■ Brief:
Set down verbatim the entries from the line containing "What separation exists" through the end of the entries, including both the first and last lines.

■ Items stored from a collection:
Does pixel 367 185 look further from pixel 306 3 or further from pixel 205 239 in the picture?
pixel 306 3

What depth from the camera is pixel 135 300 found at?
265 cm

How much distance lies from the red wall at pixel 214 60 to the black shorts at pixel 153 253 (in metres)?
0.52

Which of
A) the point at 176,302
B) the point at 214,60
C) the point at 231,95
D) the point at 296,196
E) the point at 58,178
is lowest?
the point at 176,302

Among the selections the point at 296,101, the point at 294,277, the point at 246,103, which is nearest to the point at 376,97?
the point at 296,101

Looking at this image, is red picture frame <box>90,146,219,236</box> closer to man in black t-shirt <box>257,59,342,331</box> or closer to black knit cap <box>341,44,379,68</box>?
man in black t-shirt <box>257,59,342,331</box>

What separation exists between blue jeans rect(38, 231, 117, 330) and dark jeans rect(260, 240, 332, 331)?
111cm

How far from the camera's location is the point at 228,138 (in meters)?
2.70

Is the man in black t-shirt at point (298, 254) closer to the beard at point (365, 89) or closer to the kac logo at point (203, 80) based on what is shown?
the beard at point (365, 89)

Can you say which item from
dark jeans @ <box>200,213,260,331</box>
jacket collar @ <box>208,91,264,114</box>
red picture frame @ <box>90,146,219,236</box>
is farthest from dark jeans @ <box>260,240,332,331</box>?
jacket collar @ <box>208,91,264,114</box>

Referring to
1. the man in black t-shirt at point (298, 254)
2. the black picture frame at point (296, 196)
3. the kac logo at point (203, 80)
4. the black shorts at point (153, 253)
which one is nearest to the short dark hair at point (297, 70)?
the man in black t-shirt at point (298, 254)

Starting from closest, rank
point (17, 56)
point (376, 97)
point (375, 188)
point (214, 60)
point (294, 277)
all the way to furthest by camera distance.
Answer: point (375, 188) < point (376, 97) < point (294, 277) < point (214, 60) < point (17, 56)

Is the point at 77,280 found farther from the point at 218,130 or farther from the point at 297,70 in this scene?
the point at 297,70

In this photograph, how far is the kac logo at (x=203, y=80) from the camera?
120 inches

■ Answer in full:
What separation exists between blue jeans rect(38, 231, 117, 330) and dark jeans rect(260, 240, 332, 331)?
111cm

How far from the camera's location is the point at 228,138 (in meters)?
2.70

Is the man in black t-shirt at point (298, 254) closer to the beard at point (365, 89) or closer to the kac logo at point (203, 80) based on what is shown?
the beard at point (365, 89)

Can you say which item from
dark jeans @ <box>200,213,260,331</box>
jacket collar @ <box>208,91,264,114</box>
red picture frame @ <box>90,146,219,236</box>
is farthest from dark jeans @ <box>260,240,332,331</box>?
jacket collar @ <box>208,91,264,114</box>

Referring to
1. the man in black t-shirt at point (298, 254)
2. the black picture frame at point (296, 196)
3. the kac logo at point (203, 80)
4. the black shorts at point (153, 253)
which one is nearest to the short dark hair at point (297, 70)?
the man in black t-shirt at point (298, 254)

Starting from closest, rank
point (17, 56)
point (376, 97)
point (375, 188)
point (214, 60)
point (294, 277)
all the way to furthest by camera distance.
Answer: point (375, 188) < point (376, 97) < point (294, 277) < point (214, 60) < point (17, 56)

Is the point at 77,280 found farther from the point at 218,130 or farther from the point at 297,70 in this scene?
the point at 297,70

In this photograph, how far is the kac logo at (x=203, y=80) from the camera?
120 inches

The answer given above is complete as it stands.